Small tooth with plastic lens next to measuring tape
A tooth with a plastic optical lens glued inside. Greg Moloney / Providence Health Care

But tooth-in-eye surgery is not a fix-all. It’s primarily used as a last resort, when other types of treatment fail. And it only works for some patients. Typically, it’s best for those who have suffered scarring or severe tissue damage to their cornea—the front layer of the eyeball—but still have a healthy retina and optic nerve at the back of their eye.

Brent Chapman, one of the Canadian patients who recently underwent the surgery, lost his vision when he was a teenager. His body had a rare auto-immune reaction to ibuprofen called Stevens-Johnson syndrome. The reaction caused severe burns all over his body—including in both of his eyes—and Chapman was in a coma for nearly a month.

Since then, he’s undergone dozens of surgeries, some of which have partially restored his vision—but only temporarily. Now 33 years old, Chapman hopes the tooth-in-eye procedure will finally, permanently restore his vision, so he can do things like play basketball and travel.

He knows the surgery sounds “a little crazy and science fiction-y,” Chapman tells CBC Radio. But he’s optimistic it will work.
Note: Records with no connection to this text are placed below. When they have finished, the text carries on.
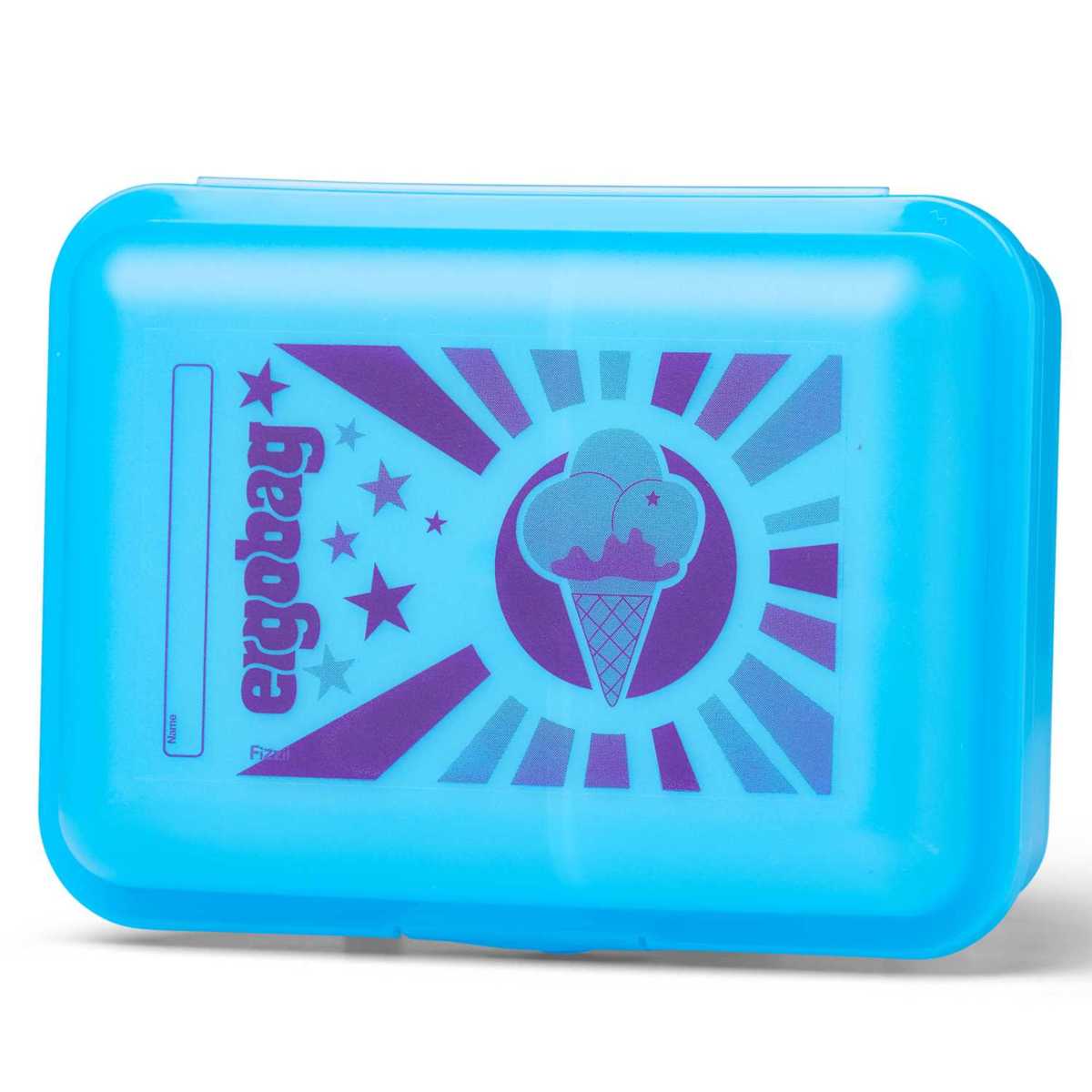 Ergobag Brotdose Eis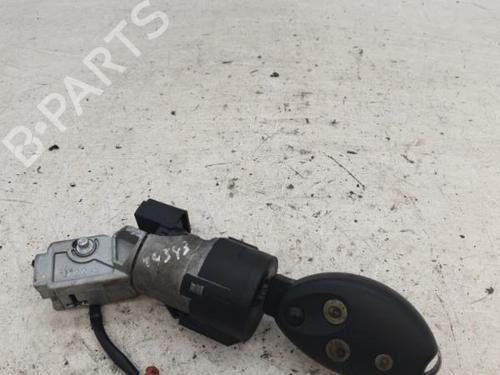 Used Ignition barrel Ignition barrel CITROËN C5 II (RC_) 3.0 V6 (RCXFUF) (207 hp) 24533572 24533572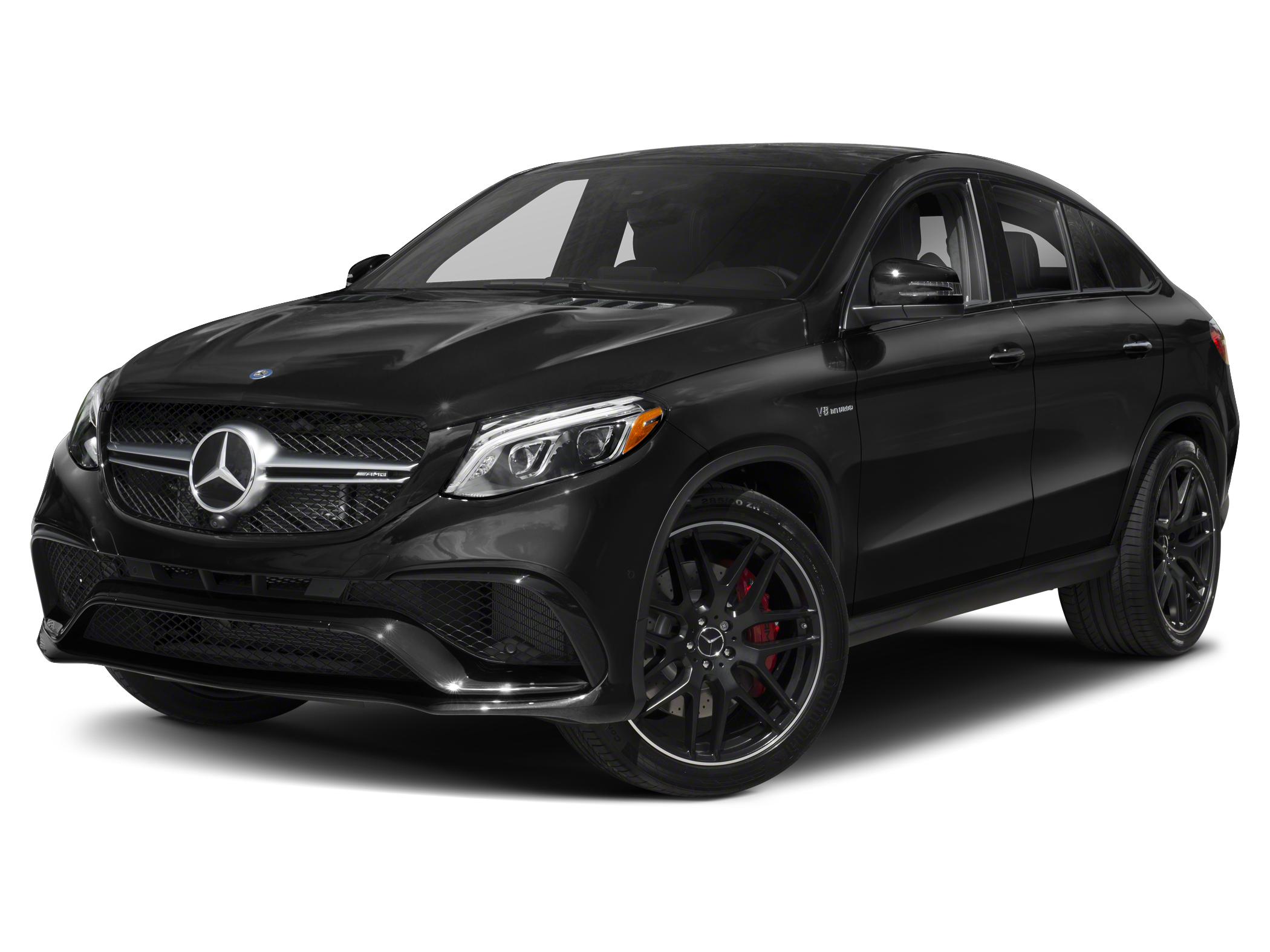 2018 MERCEDES-BENZ GLE-CLASS - Image 1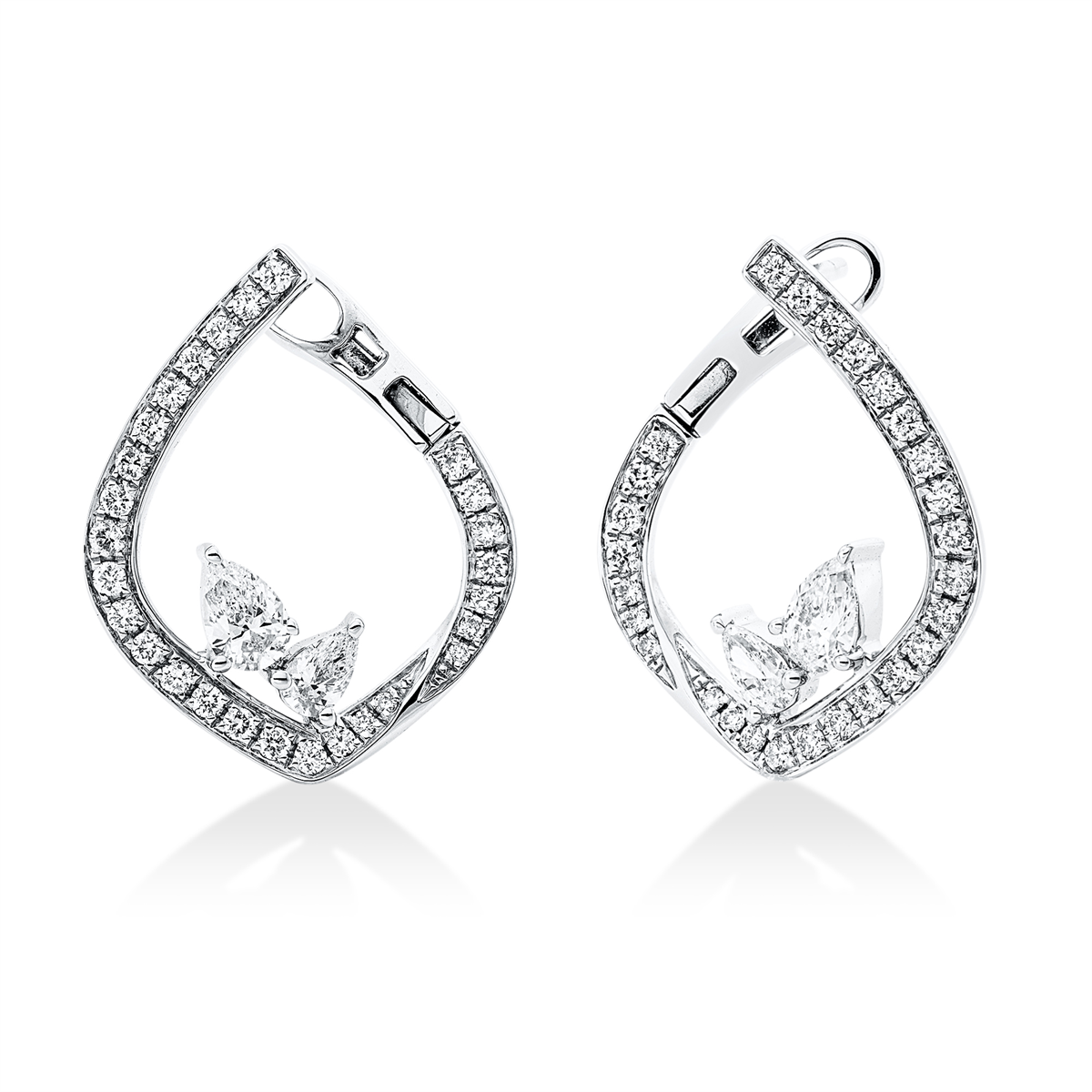 Modern Woman Creolen - 2W951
“The risk-reward ratio for these patients, when they have no vision at all, is well worth it, we think,” Moloney tells CBC Radio.

Lane also initially found the idea of the surgery to be “kind of weird, just spooky in a way,” she tells the Vancouver Sun. But she, too, is hopeful the procedure will restore her vision so she can resume golfing again.

“If I’m fortunate enough to get some sight back, there will be wonderful things to see,” she tells the Vancouver Sun. “It’s like a miracle.”